It's Holmes in Space. Below the Orange antimacassar is the latest chapter. A little longer than the last few
First though, as usual, our Chapters thus far:
Sherlock Holmes in Space -- The Knower -- Chapter 27
a story by jabney based on (the now public domain) characters created by Sir Arthur Conan Doyle
"Tell me what else you know, Watson," said Sherlock Holmes in an urgent voice that was trying hard not to sound urgent.
"I know that there's no point in you trying to shield me from the reality of our situation," I said.
"Bravo Watson! It's about time," thought Sherlock Holmes.
"And for your information Mr Holmes" I said, "I am not some delicate flower that has to be coddled. I've been in war after all! And before you say something else you'll regret, I knew what you were thinking. I can quote you if you would like."
"Easy Watson," Holmes said, out loud this time, "If we are in some sort of Hell, it stands to reason that our words and our thoughts are subject to be used against us. We will do well to trust each other as we know each other to be, and we should be very dubious about, yet accepting of, what we consider reality down here.
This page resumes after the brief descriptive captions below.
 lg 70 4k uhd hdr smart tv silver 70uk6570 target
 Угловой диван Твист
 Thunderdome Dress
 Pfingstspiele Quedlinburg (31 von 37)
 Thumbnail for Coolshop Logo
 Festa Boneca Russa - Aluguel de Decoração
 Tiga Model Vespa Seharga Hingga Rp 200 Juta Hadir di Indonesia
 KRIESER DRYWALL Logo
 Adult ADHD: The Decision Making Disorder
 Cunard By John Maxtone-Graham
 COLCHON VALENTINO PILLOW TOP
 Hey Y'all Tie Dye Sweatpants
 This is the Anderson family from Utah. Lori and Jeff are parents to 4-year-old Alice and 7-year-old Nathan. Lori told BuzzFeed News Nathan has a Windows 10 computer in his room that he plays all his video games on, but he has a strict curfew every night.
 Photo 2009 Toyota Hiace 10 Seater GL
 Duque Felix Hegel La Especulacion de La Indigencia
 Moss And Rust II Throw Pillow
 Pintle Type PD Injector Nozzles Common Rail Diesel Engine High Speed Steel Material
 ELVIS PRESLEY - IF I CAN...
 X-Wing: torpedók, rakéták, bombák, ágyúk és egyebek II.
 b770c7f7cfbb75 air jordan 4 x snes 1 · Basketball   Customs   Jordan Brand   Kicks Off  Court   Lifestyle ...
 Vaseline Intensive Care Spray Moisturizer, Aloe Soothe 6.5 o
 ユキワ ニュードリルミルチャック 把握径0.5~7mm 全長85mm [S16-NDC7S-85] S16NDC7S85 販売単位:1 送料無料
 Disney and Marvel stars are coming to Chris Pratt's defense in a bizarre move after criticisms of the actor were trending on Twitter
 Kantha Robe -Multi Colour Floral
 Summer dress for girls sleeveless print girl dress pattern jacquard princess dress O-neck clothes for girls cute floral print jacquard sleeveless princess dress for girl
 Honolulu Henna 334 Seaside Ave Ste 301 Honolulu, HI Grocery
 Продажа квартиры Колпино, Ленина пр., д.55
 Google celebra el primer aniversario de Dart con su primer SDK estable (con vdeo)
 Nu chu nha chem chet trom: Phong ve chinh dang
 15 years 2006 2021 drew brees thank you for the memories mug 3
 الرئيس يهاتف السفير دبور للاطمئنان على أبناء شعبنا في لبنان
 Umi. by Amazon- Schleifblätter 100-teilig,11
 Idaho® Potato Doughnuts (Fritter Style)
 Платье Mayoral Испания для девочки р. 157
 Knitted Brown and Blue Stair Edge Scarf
If "Down" is really the operative word."
I didn't say anything for a while, but what Holmes said made sense. I came to the conclusion that this Hell was like...
"Like a dream, Watson?" Holmes said.
"Now see here!" I said, "It is one thing for you to complete my sentences, I have come to expect that. But my thoughts? Really Holmes!" Sherlock Holmes started to laugh and, before long, so did I.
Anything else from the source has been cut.